(Picture-linked spatial questions)
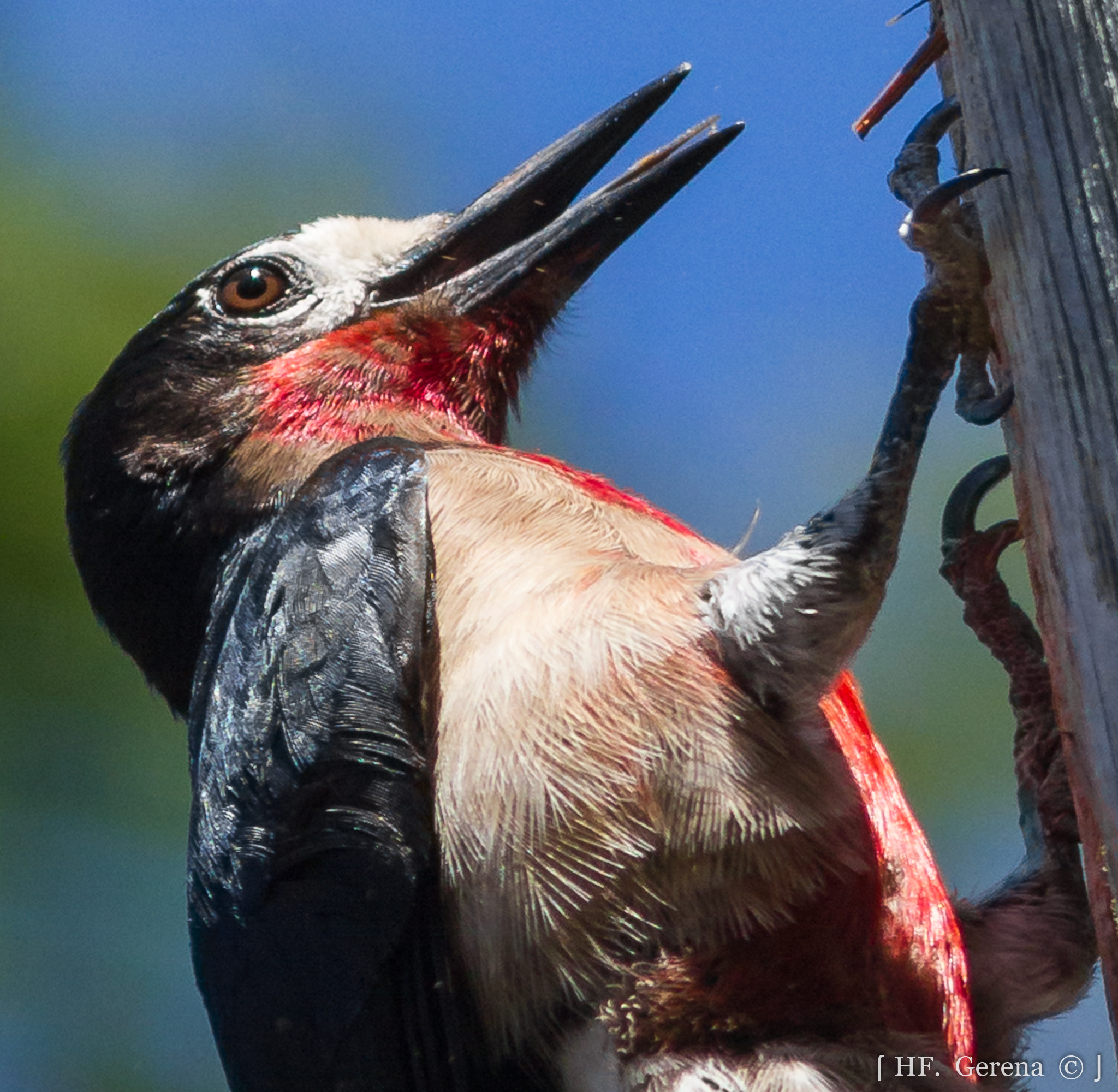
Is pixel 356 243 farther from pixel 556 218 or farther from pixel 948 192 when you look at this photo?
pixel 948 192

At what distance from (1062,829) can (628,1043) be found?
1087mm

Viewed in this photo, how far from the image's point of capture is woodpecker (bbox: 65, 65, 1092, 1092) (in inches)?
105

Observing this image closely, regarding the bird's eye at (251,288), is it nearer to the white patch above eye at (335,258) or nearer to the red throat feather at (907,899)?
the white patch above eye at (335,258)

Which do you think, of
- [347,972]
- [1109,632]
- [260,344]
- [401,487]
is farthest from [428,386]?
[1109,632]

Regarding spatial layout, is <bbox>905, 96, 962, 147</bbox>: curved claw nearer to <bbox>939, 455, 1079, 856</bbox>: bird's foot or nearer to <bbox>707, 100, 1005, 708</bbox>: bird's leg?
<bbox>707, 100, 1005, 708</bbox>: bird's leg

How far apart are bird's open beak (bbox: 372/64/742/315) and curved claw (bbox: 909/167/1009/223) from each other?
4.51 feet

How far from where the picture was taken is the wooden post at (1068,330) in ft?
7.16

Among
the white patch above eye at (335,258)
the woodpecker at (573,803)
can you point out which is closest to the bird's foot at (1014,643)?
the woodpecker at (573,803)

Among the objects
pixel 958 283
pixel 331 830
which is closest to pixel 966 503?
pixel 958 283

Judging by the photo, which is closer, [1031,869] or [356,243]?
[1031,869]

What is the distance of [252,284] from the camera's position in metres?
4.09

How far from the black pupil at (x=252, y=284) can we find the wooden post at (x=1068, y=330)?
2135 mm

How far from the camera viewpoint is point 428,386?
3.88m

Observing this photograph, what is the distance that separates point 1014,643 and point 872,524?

- Job
Edit the lines above by changing "curved claw" to "hooked claw" everywhere it occurs and keeping everything else the same. Leave out the pictures.

- Written response
Is pixel 356 243 farther from pixel 556 218 or farther from pixel 948 192 when you look at this photo?
pixel 948 192

At what distance from (1062,829) can (628,1043) be found?
1087mm

Viewed in this photo, how far from the image's point of capture is woodpecker (bbox: 65, 65, 1092, 1092) (in inches)?
105

Observing this image closely, regarding the bird's eye at (251,288), is it nearer to the white patch above eye at (335,258) or nearer to the red throat feather at (907,899)?
the white patch above eye at (335,258)

Which do you think, of
- [347,972]
- [1109,632]
- [260,344]
- [401,487]
is farthest from [428,386]?
[1109,632]

Regarding spatial layout, is <bbox>905, 96, 962, 147</bbox>: hooked claw nearer to <bbox>939, 455, 1079, 856</bbox>: bird's foot or nearer to <bbox>707, 100, 1005, 708</bbox>: bird's leg?
<bbox>707, 100, 1005, 708</bbox>: bird's leg

How far apart are bird's open beak (bbox: 372/64/742/315) and hooked claw (bbox: 909/167/1009/223) from each other?
4.51 feet

How far from where the picture was taken is the wooden post at (1068,330) in ft?
7.16

Among
the white patch above eye at (335,258)
the woodpecker at (573,803)
can you point out which is closest to the bird's foot at (1014,643)?
the woodpecker at (573,803)

Among the objects
pixel 958 283
pixel 331 830
which is closest to pixel 966 503?
pixel 958 283

Judging by the photo, which is closer, [1031,869] or [356,243]?
[1031,869]

What is the distance of [252,284] from the camera's position in metres?
4.09

How far from the black pupil at (x=252, y=284) can we find the wooden post at (x=1068, y=330)?
2135 mm

How far from the camera viewpoint is point 428,386?
3.88m

Observing this photograph, what is the distance that separates point 1014,643 and point 872,524?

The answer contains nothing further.